Maximilian-Kolbe-Werk e.V.

"Ich hatte keinen Namen mehr"

Ein digitales Zeitzeugengespräch mit Anastasia Gulei

(Bericht von Pfr. Dr. Jens Dechow, Geschäftsführer des Jugend- und Bildungswerks im Evangelischen Kirchenkreis Münster)

Schüler/innen des Johann-Conrad-Schlaun Gymnasiums moderieren das digitale Zeitzeugengespräch mit Anastasia Gulei.
(Foto: Jens Dechow)

24.09.2021     "Ich hatte keinen Namen mehr. Ich war eine Nummer." Eindrücklich schilderte am Donnerstag, den 23. September 2021, in einem digitalen Zeitzeugengespräch Anastasia Gulei, Verfolgte des Nationalsozialismus aus der Ukraine, ihre Geschichte.
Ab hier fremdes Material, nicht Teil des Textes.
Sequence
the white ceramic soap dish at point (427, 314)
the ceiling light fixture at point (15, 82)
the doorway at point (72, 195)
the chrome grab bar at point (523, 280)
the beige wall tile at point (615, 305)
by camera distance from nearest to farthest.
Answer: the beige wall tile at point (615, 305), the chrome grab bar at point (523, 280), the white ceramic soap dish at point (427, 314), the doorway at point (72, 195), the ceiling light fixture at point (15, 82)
Moderiert von Schülerinnen und Schülern des Johann-Conrad-Schlaun Gymnasiums unter Leitung ihrer Lehrerin Kathrin Meier-Kolthoff, berichtete die Zeitzeugin von Zwangsarbeit, Fluchtversuchen, den Schrecken der Konzentrationslager und der dauerhaften Angst vor dem Sterben, das tausendfach um sie herum geschah.

Fast 700 Schülerinnen und Schüler aus 16 Schulen in Münster und dem Münsterland waren der Einladung des Evangelischen Kirchenkreises Münster und des Maximilian-Kolbe-Werkes gefolgt und hatten sich als Klassen und Jahrgangsstufen in das 90minütige Webinar eingeloggt.

"Krieg kommt in der Schule oft daher als vergangene Geschichte. Für mich ist es mein Gestern." Diese Unmittelbarkeit der damaligen Ereignisse wurde immer wieder eindrücklich erlebbar - etwa als Anastasia Gulei schilderte, wie sie während der Zwangsarbeit feststellen musste, dass die auf den Feldern zur Düngung ausgebrachte Asche die Asche ihrer getöteten Mitgefangenen war.

Spätestens als sie ihren Arm mit der tätowierten Häftlingsnummer 61369 in die Kamera hielt, war von dem räumlichen Abstand zwischen Deutschland und der Ukraine nichts mehr zu spüren. Dass die Lebensgeschichte von Frau Gulei den Schülerinnen und Schülern nahekam, ließen die Fragen aus dem Chat deutlich werden, die im zweiten Teil das Gespräch leiteten.

Anastasia Gulei im Jahr 1948
Anastasia Gulei heute

Das Gespräch, das anlässlich des 80. Jahrestages des Überfalls auf die Sowjetunion im Rahmen des Friedenskulturmonats September organisiert worden war, soll nicht das letzte bleiben, betont Pfr. Dr. Jens Dechow vom Evangelischen Kirchenkreis Münster. "Wir haben durch das digitale Format auf sehr unkomplizierte Weise die Chance, jungen Menschen im Münsterland die Begegnung mit den wenigen noch lebenden Zeitzeugen zu ermöglichen."

Wie wichtig diese Begegnungen für beide Seiten sind, brachte Anastasia Gulei selbst zum Ausdruck: "Dass ich überlebt habe, hat einen Sinn darin, dass ich meine Geschichte an euch weitergeben kann. Was ich erlebt habe, ist die Vergangenheit. Ihr seid die Zukunft. Ihr dürft bald wählen, dürft selbst politische Verantwortung übernehmen. Tut alles dafür, dass so etwas nie wieder geschieht."

Schüler/innen des Johann-Conrad-Schlaun Gymnasiums Münster folgen dem Zeitzeugengespräch mit Anastasia Gulei.